+++ EXERCISE PASSAGE

HIPAA Final Rule: Genetic Information Nondiscrimination Act: Manifestation or Manifested

February 19, 2013.  Today, we finish examination of modifications of HIPAA Privacy under the Genetic Information Nondiscrimination Act (GINA), by focusing on the definition: manifestation or manifested. The modifications of HIPAA Privacy are in the Final Rule:  Modifications to the HIPAA Privacy, Security, Enforcement, and Breach Notification Rules Under the Health Information Technology for Economic and Clinical Health Act [HITECH Act] and the Genetic Information Nondiscrimination Act; Other Modifications of the HIPAA Rules, which was published in the Federal Register on January 25, 2013.  The effective date of the Final Rule is March 26, 2013, and covered entities and business associates must comply by September 23, 2013.

We presented in the posting of February 15 manifestation or manifested as one of the new definitions related to GINA cited in the Final Rule, and repeat it here:

Manifestation or manifested means, with respect to a disease, disorder, or pathological condition, that an individual has been or could reasonably be diagnosed with the disease, disorder, or pathological condition by a health care professional with appropriate training and expertise in the field of medicine involved. For purposes of this subchapter, a disease, disorder, or pathological condition is not manifested if the diagnosis is based principally on genetic information.  [78 Federal Register 5689]

GINA did not define manifestation or manifested, but the Department did in the Final Rule “given the importance of the term.”  [78 Federal Register 5663]

The Final Rule discusses the concept of manifestation or manifested:

“Although not separately defined by GINA, the terms manifestation or manifested are used in GINA in three important contexts:

First, GINA uses the term manifestation to incorporate ‘family medical history’ into the definition of ‘genetic information’ by stating that ‘genetic information’ includes, with respect to an individual, the manifestation of a disease or disorder in family members of such individual.

Second, GINA uses the term ‘manifested’ to exclude from the definition of ‘genetic test’ those tests that analyze a physical malady rather than genetic makeup by excluding from the definition analyses of proteins or metabolites that are directly related to a manifested disease, disorder, or pathological condition.

++++++
+++ EXTRACTED ENTRIES

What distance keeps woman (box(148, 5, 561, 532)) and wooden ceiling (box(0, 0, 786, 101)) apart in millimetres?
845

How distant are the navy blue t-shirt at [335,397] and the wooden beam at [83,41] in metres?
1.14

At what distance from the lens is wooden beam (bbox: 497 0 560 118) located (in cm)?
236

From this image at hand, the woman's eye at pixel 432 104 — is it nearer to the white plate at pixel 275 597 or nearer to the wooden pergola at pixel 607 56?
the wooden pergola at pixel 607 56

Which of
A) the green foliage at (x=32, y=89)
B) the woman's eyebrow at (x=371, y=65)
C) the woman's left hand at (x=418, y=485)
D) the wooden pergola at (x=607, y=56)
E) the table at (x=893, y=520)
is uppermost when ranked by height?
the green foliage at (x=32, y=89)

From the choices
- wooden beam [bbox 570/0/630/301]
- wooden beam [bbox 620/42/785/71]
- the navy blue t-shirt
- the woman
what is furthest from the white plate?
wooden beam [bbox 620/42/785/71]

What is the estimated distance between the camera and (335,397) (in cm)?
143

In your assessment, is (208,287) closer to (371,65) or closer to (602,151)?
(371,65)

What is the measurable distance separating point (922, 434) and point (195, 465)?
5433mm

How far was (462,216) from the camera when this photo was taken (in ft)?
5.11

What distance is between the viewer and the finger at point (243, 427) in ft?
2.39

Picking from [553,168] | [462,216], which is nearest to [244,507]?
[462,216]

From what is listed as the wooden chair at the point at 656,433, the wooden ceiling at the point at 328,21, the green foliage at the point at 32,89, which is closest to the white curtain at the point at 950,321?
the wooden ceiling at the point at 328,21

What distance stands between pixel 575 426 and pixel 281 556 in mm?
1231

++++++

• EXERCISE A:
Return the part of the GINA post starting with "First, GINA uses" and going on through "of such individual.".
• EXERCISE B:
According to the GINA post, by what date must covered entities and business associates comply with the Final Rule?
The rows have no role here.

• RESPONSE A:
First, GINA uses the term manifestation to incorporate ‘family medical history’ into the definition of ‘genetic information’ by stating that ‘genetic information’ includes, with respect to an individual, the manifestation of a disease or disorder in family members of such individual.

• RESPONSE B:
By September 23, 2013.